Sonny Bryan's Smokehouse

Established in 1958, this family-owned barbecue joint is now a popular chain with locations throughout the Lone Star State (there’s even an outpost in Sandy, Utah). At the flagship location in Oak Lawn, huge crowds arrive at lunchtime, as they always have, seeking Sonny’s original home-smoked brisket. Patrons order from the mounted, wood-framed menu and then have a seat at an individual antique school desk or outside at a wooden picnic table. In addition to the brisket, diners also enjoy the pulled pork and oversize onion rings, and the homemade barbecue sauce, which is stored in Corona bottles and kept warm atop a heater, is good on just about everything.

York Street

Hotel St. Germain

Set in a Queen Anne-style house built in 1909 on what was originally called “Millionaires’ Row,” the Hotel St. Germain opened as a bed-and-breakfast in 1991. A butler is poised at the check-in desk to offer complimentary champagne upon arrival. The parlor and library are each adorned with turn-of-the-century French antiques. All seven individually designed suites feature a vintage canopy bed, working fireplace, and deep soaking tub. In the hotel’s elegant restaurant, overlooking a New Orleans-style courtyard, white-gloved servers deliver French cuisine on antique Limoges china.

Hotel ZaZa, Dallas

Overlooking Uptown's McKinney Avenue, ZaZa is a French Mediterranean-inspired villa that also incorporates styles from across the globe. Public spaces are adorned with crystal chandeliers and imported African prints, but the highlight here is the design of the hotel's 153 guestrooms. ZaZa is most known, however, for its 16 individually designed concept suites embodying themes like Bohemia, Moulin Rouge, East Indies, and of course, Texas—complete with leather, cowhide, and horns. For a bigger, more private option, consider staying in The Bungalows, located behind the hotel in a historic, charming neighborhood.

Rosewood Mansion on Turtle Creek

The Dallas icon of luxury, founded in 1980 when oil heiress Caroline Rose Hunt turned a circa-1925 cotton magnate's mansion into an outstanding property, undertook a full freshening up for its 30th anniversary. The updated look, by the interior design firm BAMO, includes Michael Taylor sofas, William Switzer chairs, and limed oak reception desks, befitting the original Italian Renaissance decorative scheme. The 143 rooms have been redone in calm colors and opulent fabrics, and guests manage to feel miles away from a bustling city that is just a block or two from the hotel.
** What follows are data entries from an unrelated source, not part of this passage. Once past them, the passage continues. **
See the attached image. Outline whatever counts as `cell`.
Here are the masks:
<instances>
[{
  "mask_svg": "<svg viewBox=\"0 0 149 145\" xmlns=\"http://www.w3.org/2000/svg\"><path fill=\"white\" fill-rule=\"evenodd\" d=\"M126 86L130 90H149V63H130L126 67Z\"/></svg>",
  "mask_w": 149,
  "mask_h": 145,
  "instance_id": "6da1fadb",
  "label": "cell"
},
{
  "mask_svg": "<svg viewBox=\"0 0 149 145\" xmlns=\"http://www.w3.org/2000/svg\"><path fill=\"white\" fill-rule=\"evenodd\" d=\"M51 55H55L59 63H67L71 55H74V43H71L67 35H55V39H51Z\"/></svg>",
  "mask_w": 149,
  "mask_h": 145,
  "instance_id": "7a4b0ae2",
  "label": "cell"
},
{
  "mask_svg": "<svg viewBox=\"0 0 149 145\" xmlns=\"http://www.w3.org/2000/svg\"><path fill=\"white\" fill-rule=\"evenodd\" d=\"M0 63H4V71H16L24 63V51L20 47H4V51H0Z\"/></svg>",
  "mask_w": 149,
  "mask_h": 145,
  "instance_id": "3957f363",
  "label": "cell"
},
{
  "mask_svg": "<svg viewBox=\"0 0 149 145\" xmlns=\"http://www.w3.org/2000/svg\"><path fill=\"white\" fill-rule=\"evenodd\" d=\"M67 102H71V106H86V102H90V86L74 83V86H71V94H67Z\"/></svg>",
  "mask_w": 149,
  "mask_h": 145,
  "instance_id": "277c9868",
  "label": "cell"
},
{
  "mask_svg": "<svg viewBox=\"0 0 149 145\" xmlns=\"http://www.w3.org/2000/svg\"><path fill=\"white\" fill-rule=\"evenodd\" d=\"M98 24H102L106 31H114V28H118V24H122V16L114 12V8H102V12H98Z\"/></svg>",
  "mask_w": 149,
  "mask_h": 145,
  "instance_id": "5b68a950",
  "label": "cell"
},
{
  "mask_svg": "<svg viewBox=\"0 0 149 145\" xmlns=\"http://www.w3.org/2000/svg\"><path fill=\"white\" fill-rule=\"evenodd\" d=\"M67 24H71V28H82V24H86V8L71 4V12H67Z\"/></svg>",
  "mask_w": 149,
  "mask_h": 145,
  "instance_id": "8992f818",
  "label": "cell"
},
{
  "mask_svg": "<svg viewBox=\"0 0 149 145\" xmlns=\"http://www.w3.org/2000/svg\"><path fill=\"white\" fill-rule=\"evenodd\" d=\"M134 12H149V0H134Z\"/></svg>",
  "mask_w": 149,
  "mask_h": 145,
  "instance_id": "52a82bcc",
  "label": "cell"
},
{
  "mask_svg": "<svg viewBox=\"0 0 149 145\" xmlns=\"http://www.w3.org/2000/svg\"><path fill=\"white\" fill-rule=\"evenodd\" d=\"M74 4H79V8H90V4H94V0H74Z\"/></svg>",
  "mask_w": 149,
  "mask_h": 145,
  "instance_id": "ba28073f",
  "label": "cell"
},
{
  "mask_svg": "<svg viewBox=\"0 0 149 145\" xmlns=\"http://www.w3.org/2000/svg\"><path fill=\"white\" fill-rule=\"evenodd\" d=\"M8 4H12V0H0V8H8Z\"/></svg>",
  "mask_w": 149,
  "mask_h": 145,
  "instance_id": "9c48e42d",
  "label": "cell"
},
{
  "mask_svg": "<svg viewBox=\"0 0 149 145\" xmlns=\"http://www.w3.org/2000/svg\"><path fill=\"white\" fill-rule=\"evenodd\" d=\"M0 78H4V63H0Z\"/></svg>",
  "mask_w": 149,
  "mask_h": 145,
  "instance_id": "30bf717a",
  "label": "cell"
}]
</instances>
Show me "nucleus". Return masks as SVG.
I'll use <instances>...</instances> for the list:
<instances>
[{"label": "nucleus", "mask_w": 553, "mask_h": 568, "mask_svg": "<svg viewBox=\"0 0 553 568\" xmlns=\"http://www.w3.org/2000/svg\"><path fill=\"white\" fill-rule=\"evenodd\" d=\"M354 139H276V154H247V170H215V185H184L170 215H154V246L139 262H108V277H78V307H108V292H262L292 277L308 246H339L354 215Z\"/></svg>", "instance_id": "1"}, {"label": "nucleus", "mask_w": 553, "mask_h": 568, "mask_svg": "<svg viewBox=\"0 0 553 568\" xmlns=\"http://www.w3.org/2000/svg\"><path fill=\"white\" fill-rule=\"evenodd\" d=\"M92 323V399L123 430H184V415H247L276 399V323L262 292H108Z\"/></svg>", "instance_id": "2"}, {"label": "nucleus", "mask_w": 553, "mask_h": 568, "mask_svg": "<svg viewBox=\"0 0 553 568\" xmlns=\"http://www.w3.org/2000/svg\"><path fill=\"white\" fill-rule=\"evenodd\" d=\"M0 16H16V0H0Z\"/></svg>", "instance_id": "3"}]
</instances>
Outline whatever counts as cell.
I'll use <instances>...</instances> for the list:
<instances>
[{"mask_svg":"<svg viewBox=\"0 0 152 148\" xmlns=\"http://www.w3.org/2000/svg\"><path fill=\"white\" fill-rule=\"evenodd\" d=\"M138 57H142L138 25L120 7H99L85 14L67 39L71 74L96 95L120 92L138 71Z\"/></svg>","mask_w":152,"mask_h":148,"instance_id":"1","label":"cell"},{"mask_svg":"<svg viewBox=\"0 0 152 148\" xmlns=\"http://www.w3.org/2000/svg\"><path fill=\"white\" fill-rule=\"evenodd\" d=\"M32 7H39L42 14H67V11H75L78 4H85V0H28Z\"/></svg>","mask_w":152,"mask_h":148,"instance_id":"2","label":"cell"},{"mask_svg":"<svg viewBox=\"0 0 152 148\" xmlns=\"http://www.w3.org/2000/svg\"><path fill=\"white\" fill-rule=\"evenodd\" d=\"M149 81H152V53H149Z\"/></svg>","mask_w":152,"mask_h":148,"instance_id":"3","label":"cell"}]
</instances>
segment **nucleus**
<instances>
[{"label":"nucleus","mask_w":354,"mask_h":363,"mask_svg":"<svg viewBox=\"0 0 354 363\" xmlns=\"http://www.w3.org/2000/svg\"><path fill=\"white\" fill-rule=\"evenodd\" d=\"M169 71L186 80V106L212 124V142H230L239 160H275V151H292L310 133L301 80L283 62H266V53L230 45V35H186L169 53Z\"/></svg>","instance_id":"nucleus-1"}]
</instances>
Don't forget to make a reservation at the esteemed Mansion Restaurant, which is famous for its tortilla soup.

The Adolphus

Established in 1912 by beer magnate Adolphus Busch, this downtown hotel has welcomed A-list guests like Queen Elizabeth II, Babe Ruth, and Donald Trump. The Beaux-Arts building, the tallest structure in Dallas upon its completion, is designed in red brick and granite with a corner turret shaped like a Budweiser beer bottle. Inside, The Adolphus is outfitted with dark wood paneling, large flower arrangements, and 17th-century Flemish tapestries. Visitors are wowed by the 422 guestrooms, which are among the city’s largest and feature Queen Anne-style furniture accented by baroque floral prints. The award-winning French Room restaurant is also a highlight.